You can see the full list of demands at the strikers website, as well as explanations for questions like "Why now?"
The recent acts of hate on this campus have lent urgency to a long-existing effort to address this university’s climate of marginalization. Furthermore, we coordinate our efforts around the City Planning’s decision on Columbia’s rezoning proposal for West Harlem, which is due in less than two months. Lastly, we act in solidarity with the students that recently mobilized around the Jena Six case, which we see as a larger struggle against racism and injustice.
One of the strikers spoke to Bwog and noted the Columbia president Lee Bollinger has "walked out on meetings with students. He has rolled eyes at students.

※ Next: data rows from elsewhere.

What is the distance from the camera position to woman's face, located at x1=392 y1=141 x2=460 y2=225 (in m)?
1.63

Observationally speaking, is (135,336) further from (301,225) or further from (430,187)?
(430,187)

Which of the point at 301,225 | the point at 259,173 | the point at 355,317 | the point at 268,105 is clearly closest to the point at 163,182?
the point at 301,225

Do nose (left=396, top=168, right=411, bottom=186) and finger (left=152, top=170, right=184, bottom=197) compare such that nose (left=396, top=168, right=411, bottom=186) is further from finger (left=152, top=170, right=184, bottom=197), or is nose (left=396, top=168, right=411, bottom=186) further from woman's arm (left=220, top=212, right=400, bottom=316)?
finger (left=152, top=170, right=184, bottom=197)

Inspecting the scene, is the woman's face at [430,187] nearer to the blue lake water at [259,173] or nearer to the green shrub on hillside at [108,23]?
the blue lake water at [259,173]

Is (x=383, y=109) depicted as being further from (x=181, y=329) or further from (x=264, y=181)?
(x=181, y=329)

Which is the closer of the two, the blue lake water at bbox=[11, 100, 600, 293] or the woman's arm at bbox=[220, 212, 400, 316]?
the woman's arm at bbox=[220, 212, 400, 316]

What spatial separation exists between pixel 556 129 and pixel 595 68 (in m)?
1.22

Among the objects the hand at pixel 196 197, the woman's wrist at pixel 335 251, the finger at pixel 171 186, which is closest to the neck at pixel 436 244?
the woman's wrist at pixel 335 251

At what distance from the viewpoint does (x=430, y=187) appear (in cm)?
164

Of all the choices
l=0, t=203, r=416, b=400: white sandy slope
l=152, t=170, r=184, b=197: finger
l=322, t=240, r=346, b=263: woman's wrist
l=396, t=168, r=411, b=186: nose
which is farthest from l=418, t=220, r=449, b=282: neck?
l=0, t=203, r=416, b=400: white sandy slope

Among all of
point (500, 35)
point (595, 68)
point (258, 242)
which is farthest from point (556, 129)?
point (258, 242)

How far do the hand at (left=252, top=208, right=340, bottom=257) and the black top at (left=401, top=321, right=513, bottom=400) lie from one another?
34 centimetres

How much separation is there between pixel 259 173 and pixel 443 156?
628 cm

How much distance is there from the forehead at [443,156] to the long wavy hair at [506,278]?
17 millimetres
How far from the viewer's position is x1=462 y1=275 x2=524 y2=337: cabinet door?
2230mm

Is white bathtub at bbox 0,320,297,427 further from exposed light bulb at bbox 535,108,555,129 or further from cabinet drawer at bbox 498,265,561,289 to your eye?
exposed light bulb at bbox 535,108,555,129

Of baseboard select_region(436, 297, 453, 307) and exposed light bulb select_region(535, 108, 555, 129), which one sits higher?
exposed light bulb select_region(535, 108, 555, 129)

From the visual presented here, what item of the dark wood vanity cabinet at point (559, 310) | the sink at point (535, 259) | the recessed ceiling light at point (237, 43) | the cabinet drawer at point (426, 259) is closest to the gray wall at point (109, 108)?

It is really quite disgusting." However, one Bwog commenter raised an interesting point, "Anonymity is giving this a level of abstraction that really isn't helping the strikers, especially since a hunger strike uses literal, physical debilitation as a means of making a statement." But the strikers have made themselves known to Columbia's health services, who will be checking on them everyday.
And last night, Bollinger discussed the controversial Manhattanville plans at a Municipal Arts Society event. When Bollinger acknowledged the plans "have a long way to go," the Columbia Spectator reported a heckler yelled, "A long, long way to go!”